Bus drivers working with the new public transport operator would have to attend extensive and regular training courses to improve the level of service given to commuters, Transport Minister Austin Gatt said yesterday.
A total of 405 bus drivers - 215 owners/drivers, 10 owners and 180 employed drivers - accepted a 10-year job guarantee against redundancy with the new operator by the time the deadline expired on Thursday evening.
Dr Gatt said only three bus owners had decided not to sign the agreement they were offered. The government therefore bought a total of 440 buses from the fleet of 508: 315 of 377 old buses and 125 of the 131 modern low-floor type vehicles.
Sixty owners of old buses and four owners of low-floor buses opted to keep their vehicles and are therefore entitled to 10 per cent less of the compensation. Owners of the old buses will each receive €103,000 while those who have low-floor buses will get €123,000. The bus owners who signed the agreement renounced their licence and instead got a 10-year guaranteed job with the new operator with a wage of at least €9,486 a year.
This means the government has committed just over €53.8 million - as opposed to the final offer of €55 million - as compensation for the bus owners: €32,445,000 for old buses, €15,375,000 for the low-floor buses, €5,562,000 for the licences of 60 bus owners without their bus, and €442,800 for the licences of four owners without their low-floor bus.
A regular complaint of commuters, apart from the exhaust emitted by buses, has been the behaviour of some of the drivers and the way they dress.
Asked whether this complaint would resurface once the drivers were employed with the new operator, Dr Gatt said this would not be case.
He said that for the first time in history there would be a proper contract with the new service providers and specific clauses would cover drivers, their uniforms, their behaviour and the continuous training they required. Penalties were contemplated if the contract was breached.
Dr Gatt staunchly defended the money being spent to compensate bus owners for their business and their bus, which was an investment they had made.
He said he was surprised with the criticism of the compensation levelled by the Chamber of Commerce, Enterprise and Industry, among others. He disagreed that the reform was not a priority for the country.
"I'm sorry to see not everyone agrees people have a fundamental right to compensation. Apart from a legal obligation, it was our moral duty to compensate," he said.
"In the 1980s, the Nationalist Party fought hard for this right and, now, the same party in government has to give due compensation where it is owed. Otherwise, the case would have ended up in court and the country would have had to fork out more in damages," he added.
Dr Gatt said the compensation was calculated on contracts sold over the past years at an average of €113,000. The average compensation bus owners were given amounted to €108,000.

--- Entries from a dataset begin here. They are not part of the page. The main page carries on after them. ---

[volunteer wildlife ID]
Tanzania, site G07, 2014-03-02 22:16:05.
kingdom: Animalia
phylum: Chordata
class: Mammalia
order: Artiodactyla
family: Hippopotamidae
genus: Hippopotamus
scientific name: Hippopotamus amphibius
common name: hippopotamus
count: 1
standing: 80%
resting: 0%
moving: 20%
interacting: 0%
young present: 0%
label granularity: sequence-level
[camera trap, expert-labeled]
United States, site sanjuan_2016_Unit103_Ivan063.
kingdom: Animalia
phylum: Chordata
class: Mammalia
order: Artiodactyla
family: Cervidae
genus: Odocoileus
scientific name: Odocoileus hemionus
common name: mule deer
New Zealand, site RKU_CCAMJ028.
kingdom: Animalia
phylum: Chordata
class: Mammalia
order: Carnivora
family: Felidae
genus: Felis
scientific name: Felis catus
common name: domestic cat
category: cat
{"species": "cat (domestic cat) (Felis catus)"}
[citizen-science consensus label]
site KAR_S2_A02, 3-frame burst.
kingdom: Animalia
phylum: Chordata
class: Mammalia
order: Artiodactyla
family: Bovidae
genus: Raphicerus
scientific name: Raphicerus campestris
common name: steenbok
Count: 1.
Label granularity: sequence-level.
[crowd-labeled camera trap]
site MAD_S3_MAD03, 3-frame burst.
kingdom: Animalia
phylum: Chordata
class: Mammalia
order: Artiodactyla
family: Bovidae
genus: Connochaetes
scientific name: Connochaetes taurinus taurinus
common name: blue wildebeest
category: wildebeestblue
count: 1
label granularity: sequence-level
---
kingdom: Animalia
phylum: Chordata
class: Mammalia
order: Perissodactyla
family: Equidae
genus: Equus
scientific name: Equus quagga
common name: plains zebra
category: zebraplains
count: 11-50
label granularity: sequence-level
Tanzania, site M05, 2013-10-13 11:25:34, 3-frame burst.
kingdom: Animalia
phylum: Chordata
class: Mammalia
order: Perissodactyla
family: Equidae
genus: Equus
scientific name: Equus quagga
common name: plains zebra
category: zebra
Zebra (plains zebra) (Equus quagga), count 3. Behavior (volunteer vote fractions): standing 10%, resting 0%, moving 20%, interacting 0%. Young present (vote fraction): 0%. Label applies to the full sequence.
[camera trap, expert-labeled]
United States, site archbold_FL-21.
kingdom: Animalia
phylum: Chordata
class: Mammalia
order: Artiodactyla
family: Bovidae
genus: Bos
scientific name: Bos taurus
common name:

Asked how the compensation would be funded, Dr Gatt said it would be financed by Transport Malta. He promised it would recoup the amount through tariffs it charged, adding no new tariffs or taxes would be introduced to make up for the expense. The country would no longer spend €8 million a year on subsidies for the public transport service, he added.
By yesterday at noon, the government gave prospective bidders the latest information on how many low-floor buses they would have to buy and how many drivers they had to take on. These have until February 19 to submit their bid.